Third victory for Anti-Extradition Campaign
CHANTS of ``We want Owen'' thundered around the usually sober confines of Dublin's Four Courts on Friday 6 April, as word spread through the crowd of anti-extradition protestors outside that the release of Owen Carron had been ordered. Minutes later, the former Fermanagh/South Tyrone MP emerged from the imposing columns at the front of the building and into the midday sunshine - a free man.
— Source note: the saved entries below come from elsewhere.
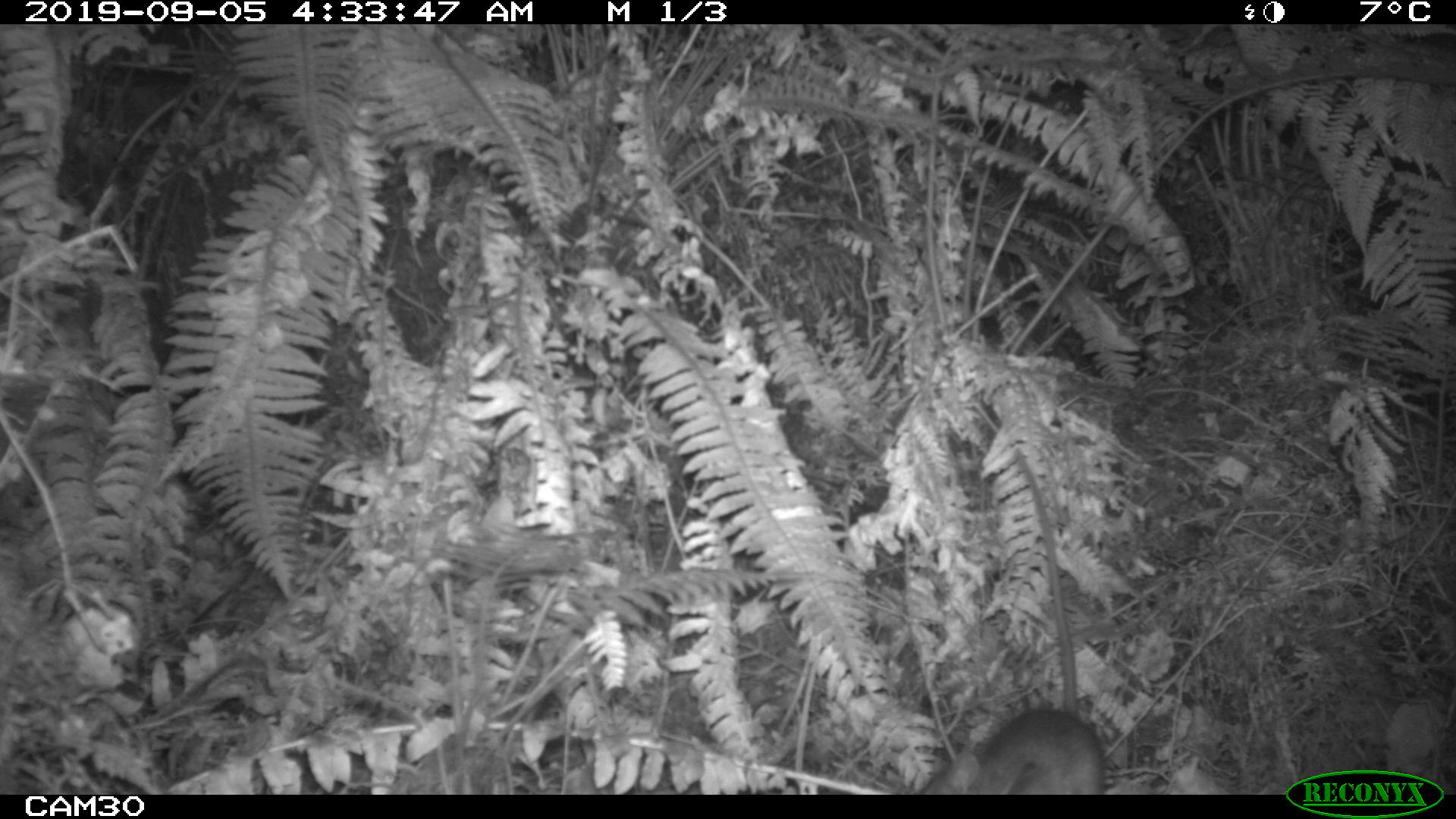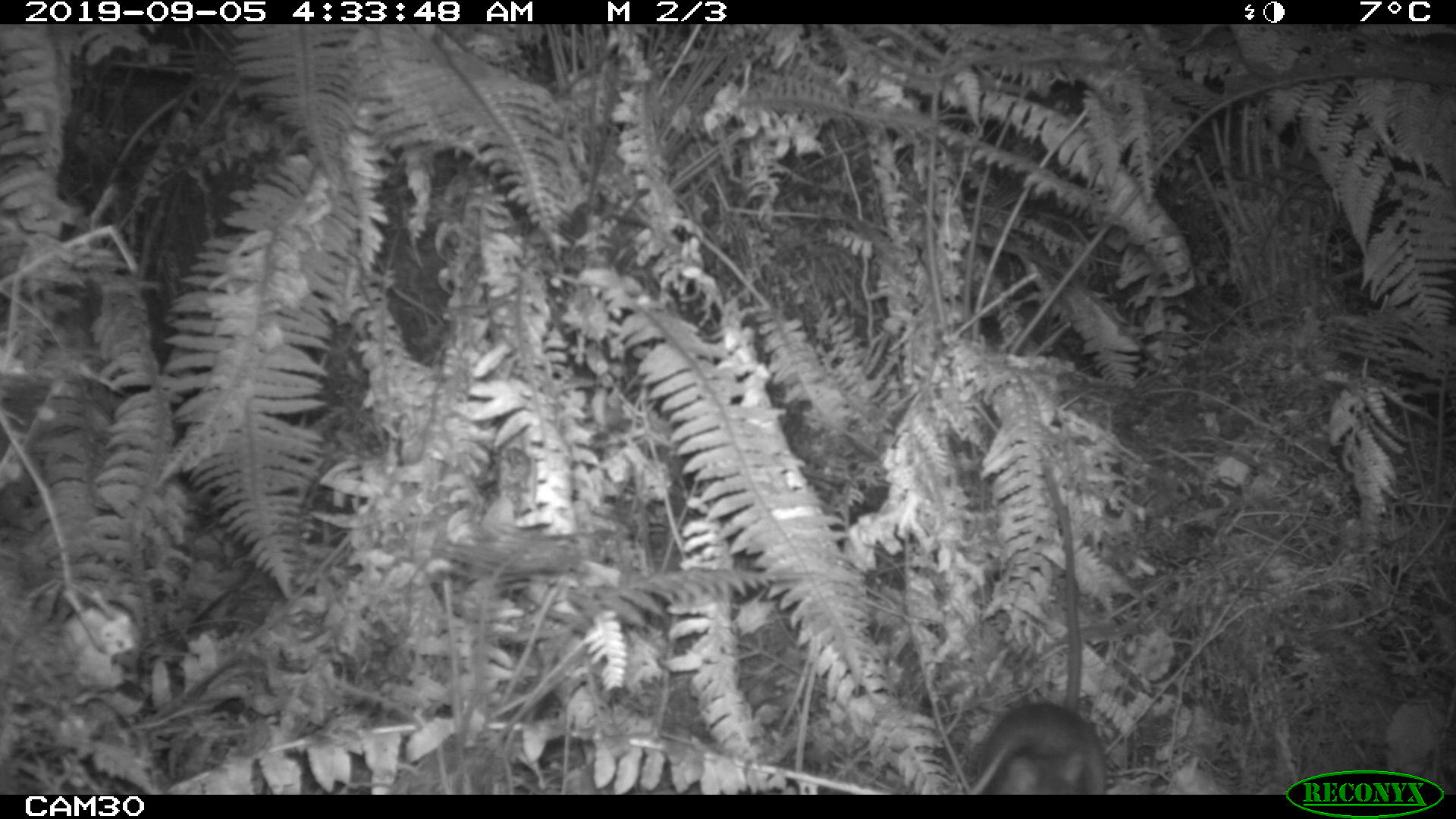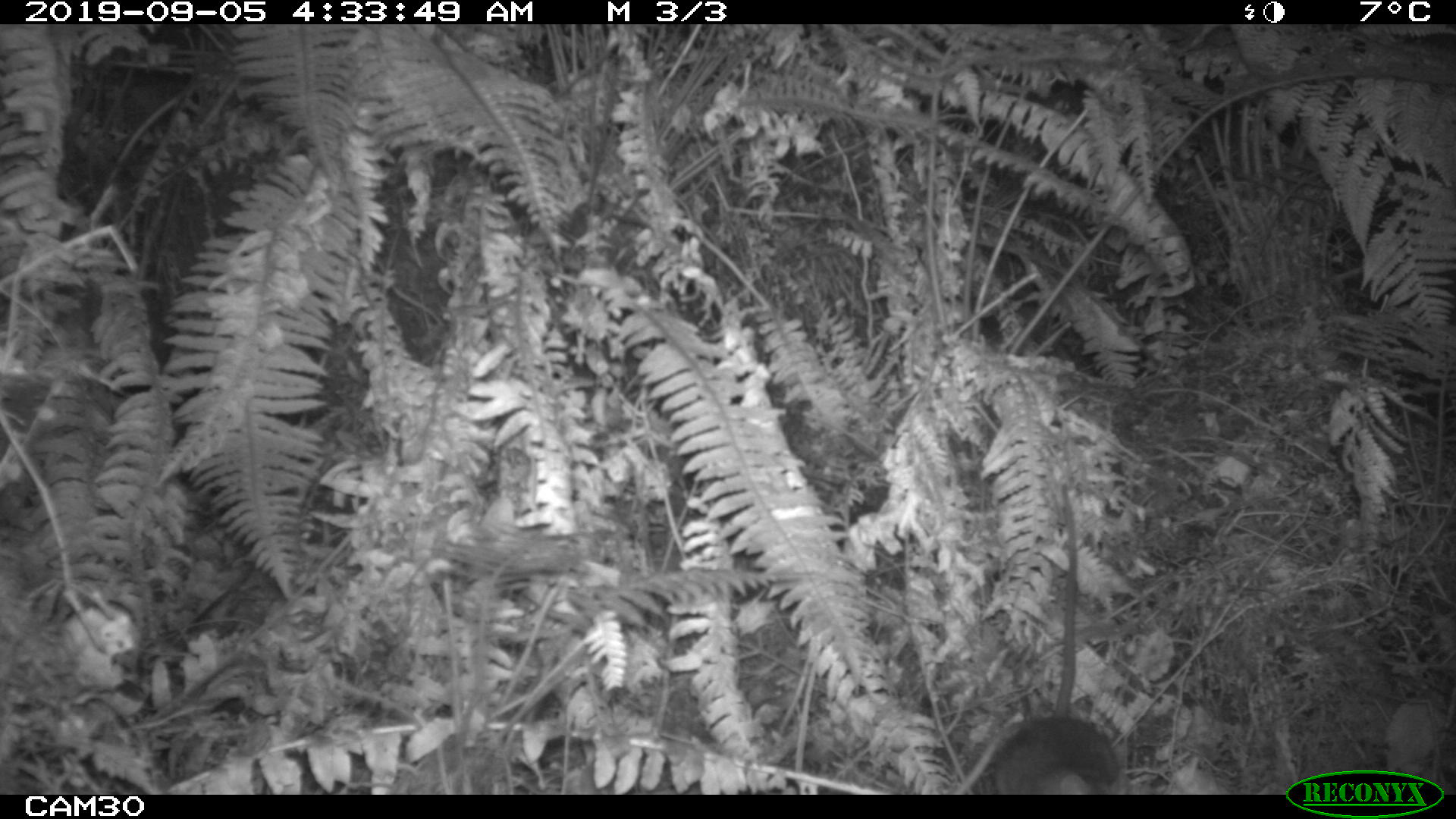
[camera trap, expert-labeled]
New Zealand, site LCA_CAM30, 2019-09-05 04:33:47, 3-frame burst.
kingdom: Animalia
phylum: Chordata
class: Mammalia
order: Rodentia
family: Muridae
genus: Rattus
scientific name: Rattus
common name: rat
Rat (Rattus).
He was immediately thronged by crowds of demonstrators, well wishers, relatives, former constituents and the press and was carried by a sea of bodies onto the street.
The decision by the Supreme Court to release him came, ironically, on the same day that the Six-County Direct Ruler was meeting 26-County Foreign Minister Gerry Collins at Iveagh House and also on the same weekend as the Fianna Fáil Ard Fheis, where a motion called for an end to political extradition to Britain and the North.
The court's five judges ruled that the allegations against the man who had been election agent for Bobby Sands in 1981 were connected to political offences committed by another Fermanagh man.
Carron was arrested by the RUC at Letterbree, County Fermanagh in December 1985 after he had given a lift to James Maguire, who was later concvicted of possessing a rifle and ammunition while a passenger in the car. Maguire told the court in an affidavit that these were for the purpose of forcing British forces to leave the Six Counties.